本文抜粋:
....................

将棋が強くなれなかった理由

 ここ数カ月間、本業に全集中だったので、ブログ記事を書くのをご無沙汰しておりました。それほど私の本業は、正解のない問題やトラブルばかりなのです。つい昨日も、田んぼの奥の方に空きスペースがあるので、そこまではぜかけ資材を運ぼうとして軽トラを田んぼ内に乗り入れた途端、先日の雨で泥沼と化していた田んぼの土にはまってしまいました。7時間もあれこれ悪戦苦闘するも、田んぼからの離脱はかなわず、その軽トラの運転席で一夜を明かしました。夜は寒くて、体調が悪くならないようにと、車内に積んでおいた毛布を被って眠りました。

 今朝になって、私は考えました。これは、近くの農業機械センターへ連絡して、トラクターを借りて、この軽トラを田んぼの沼地から引っ張り上げるしかないかもしれない。しかし、そのトラクターの利用でさえ100%上手く行くとは限らない、ということにも即座に気がつきました。そこで、田んぼの泥土をよく観察して、タイヤの前輪と後輪が深い溝を作っていることを発見しました。短いラダーを何とかして前輪の通り道に置いて、前輪がそのラダーの上に乗っかることをふとイメージしました。その一瞬のひらめきを実行して、みごとに軽トラが自力で田んぼを離脱することに成功しました。

 このように、何が一番の正解かは、わからないことが多いのです。学校では、一般的に正しい知識を一応は教えてくれます。それをおろそかにしてはいけないことは言うまでもありません。しかし、その知識を100%信じて、現実にそぐわない判断をするのであれば、それこそ愚かなことであると言わざるをえません。良くも悪くも、その判断や結果に自分自身が責任を持つことが大切だということです。

 話変わって、藤井八冠誕生のニュースを先ほど知りました。並みいるプロ棋士の強敵を相手にした八つのタイトル奪取の偉業をたたえるニュースが多かったと思います。しかし、なぜ彼にそれができたのかという理由となると、明快な説明はされていないような気がしました。もっとも説明されても、素人にはよくわからないということだと思います。そこで、私は以下のような仮説を立ててみました。

....................

データ部分:
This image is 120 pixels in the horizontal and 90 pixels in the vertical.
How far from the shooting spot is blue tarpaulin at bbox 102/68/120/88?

....................

問題文:
本文抜粋に基づき、次の問いに答えよ。
1. 軽トラで一夜を明かす前、田んぼからの離脱に何時間悪戦苦闘したか。
2. 軽トラが自力で田んぼを離脱した際、前輪の通り道に置いたものは何か。
3. 先ほど知ったニュースは何の誕生に関するものか。
データはここでは一切使用しません。

解答例:
1. 7時間
2. 短いラダー
3. 藤井八冠の誕生